Print the listing below verbatim, line by line, without changing any character.

Dataset excerpt:
◇ ◇ ◇ ◇
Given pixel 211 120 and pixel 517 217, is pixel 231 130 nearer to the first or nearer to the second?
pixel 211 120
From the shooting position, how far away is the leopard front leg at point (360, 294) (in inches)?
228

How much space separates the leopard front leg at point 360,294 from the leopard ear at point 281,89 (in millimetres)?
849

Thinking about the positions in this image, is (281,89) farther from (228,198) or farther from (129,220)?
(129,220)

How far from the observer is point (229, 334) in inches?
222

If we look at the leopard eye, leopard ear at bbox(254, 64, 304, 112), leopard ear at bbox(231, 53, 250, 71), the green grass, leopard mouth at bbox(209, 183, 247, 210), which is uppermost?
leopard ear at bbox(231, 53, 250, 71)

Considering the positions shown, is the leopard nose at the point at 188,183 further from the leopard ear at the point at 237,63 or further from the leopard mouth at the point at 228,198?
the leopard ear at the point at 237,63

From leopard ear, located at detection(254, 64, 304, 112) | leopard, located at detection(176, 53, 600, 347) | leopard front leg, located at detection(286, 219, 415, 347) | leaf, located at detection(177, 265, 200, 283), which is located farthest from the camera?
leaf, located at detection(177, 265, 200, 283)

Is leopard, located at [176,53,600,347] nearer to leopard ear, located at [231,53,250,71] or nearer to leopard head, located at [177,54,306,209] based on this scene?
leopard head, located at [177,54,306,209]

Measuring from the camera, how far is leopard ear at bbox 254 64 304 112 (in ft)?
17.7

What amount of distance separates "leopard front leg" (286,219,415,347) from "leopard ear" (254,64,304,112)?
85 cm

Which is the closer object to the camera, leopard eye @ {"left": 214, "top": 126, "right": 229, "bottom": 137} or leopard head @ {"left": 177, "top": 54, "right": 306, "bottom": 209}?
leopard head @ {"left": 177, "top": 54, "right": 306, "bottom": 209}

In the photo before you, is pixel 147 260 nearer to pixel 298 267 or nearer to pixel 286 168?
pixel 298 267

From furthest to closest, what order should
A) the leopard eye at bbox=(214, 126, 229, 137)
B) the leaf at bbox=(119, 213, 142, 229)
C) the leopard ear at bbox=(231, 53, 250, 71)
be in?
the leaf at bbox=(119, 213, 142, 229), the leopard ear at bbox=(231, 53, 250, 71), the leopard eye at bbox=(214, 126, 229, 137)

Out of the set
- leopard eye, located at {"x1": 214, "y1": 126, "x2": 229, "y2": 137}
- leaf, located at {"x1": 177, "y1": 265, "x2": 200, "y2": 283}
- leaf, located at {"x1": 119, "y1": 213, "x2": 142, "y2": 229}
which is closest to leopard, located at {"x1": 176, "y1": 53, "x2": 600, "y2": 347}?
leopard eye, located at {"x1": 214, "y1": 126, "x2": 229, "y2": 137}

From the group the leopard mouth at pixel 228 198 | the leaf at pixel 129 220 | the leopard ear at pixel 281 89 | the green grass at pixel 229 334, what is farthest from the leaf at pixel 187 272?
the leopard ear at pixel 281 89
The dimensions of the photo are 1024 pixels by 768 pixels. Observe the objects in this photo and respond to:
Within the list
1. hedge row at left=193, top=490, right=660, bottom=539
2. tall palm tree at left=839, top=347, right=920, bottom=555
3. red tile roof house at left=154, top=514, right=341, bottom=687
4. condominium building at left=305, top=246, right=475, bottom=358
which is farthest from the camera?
◇ ◇ ◇ ◇
== Task answer ==
Given pixel 211 120 and pixel 517 217, is pixel 231 130 nearer to the first or nearer to the second?
pixel 211 120
From the shooting position, how far away is the leopard front leg at point (360, 294) (in inches)?
228

How much space separates the leopard front leg at point 360,294 from the leopard ear at point 281,89 (in millimetres)?
849

Thinking about the positions in this image, is (281,89) farther from (228,198) or farther from (129,220)?
(129,220)

How far from the observer is point (229, 334) in inches?
222

If we look at the leopard eye, leopard ear at bbox(254, 64, 304, 112), leopard ear at bbox(231, 53, 250, 71), the green grass, leopard mouth at bbox(209, 183, 247, 210), which is uppermost?
leopard ear at bbox(231, 53, 250, 71)

Considering the positions shown, is the leopard nose at the point at 188,183 further from the leopard ear at the point at 237,63 or further from the leopard mouth at the point at 228,198?
the leopard ear at the point at 237,63

From leopard ear, located at detection(254, 64, 304, 112) | leopard, located at detection(176, 53, 600, 347) | leopard front leg, located at detection(286, 219, 415, 347) | leaf, located at detection(177, 265, 200, 283), which is located farthest from the camera?
leaf, located at detection(177, 265, 200, 283)

Is leopard, located at [176,53,600,347] nearer to leopard ear, located at [231,53,250,71] or nearer to leopard head, located at [177,54,306,209] based on this scene?
leopard head, located at [177,54,306,209]

Measuring from the camera, how far is leopard ear at bbox 254 64 304 112 (in ft)?
17.7

What amount of distance separates "leopard front leg" (286,219,415,347) from "leopard ear" (254,64,304,112)?
85 cm

Which is the closer object to the camera, leopard eye @ {"left": 214, "top": 126, "right": 229, "bottom": 137} or leopard head @ {"left": 177, "top": 54, "right": 306, "bottom": 209}?
leopard head @ {"left": 177, "top": 54, "right": 306, "bottom": 209}

In the photo before you, is pixel 147 260 nearer to pixel 298 267 or nearer to pixel 286 168?
pixel 298 267

From furthest to closest, what order should
A) the leopard eye at bbox=(214, 126, 229, 137)
B) the leaf at bbox=(119, 213, 142, 229)
C) the leopard ear at bbox=(231, 53, 250, 71)
be in?
the leaf at bbox=(119, 213, 142, 229), the leopard ear at bbox=(231, 53, 250, 71), the leopard eye at bbox=(214, 126, 229, 137)

Out of the set
- leopard eye, located at {"x1": 214, "y1": 126, "x2": 229, "y2": 137}
- leaf, located at {"x1": 177, "y1": 265, "x2": 200, "y2": 283}
- leaf, located at {"x1": 119, "y1": 213, "x2": 142, "y2": 229}
which is closest to leopard, located at {"x1": 176, "y1": 53, "x2": 600, "y2": 347}?
leopard eye, located at {"x1": 214, "y1": 126, "x2": 229, "y2": 137}

From the group the leopard mouth at pixel 228 198 | the leaf at pixel 129 220 | the leopard ear at pixel 281 89 | the green grass at pixel 229 334, what is farthest from the leaf at pixel 187 272?
the leopard ear at pixel 281 89
The dimensions of the photo are 1024 pixels by 768 pixels. Observe the objects in this photo and respond to:
Within the list
1. hedge row at left=193, top=490, right=660, bottom=539
2. tall palm tree at left=839, top=347, right=920, bottom=555
3. red tile roof house at left=154, top=514, right=341, bottom=687
4. condominium building at left=305, top=246, right=475, bottom=358
which is farthest from the camera?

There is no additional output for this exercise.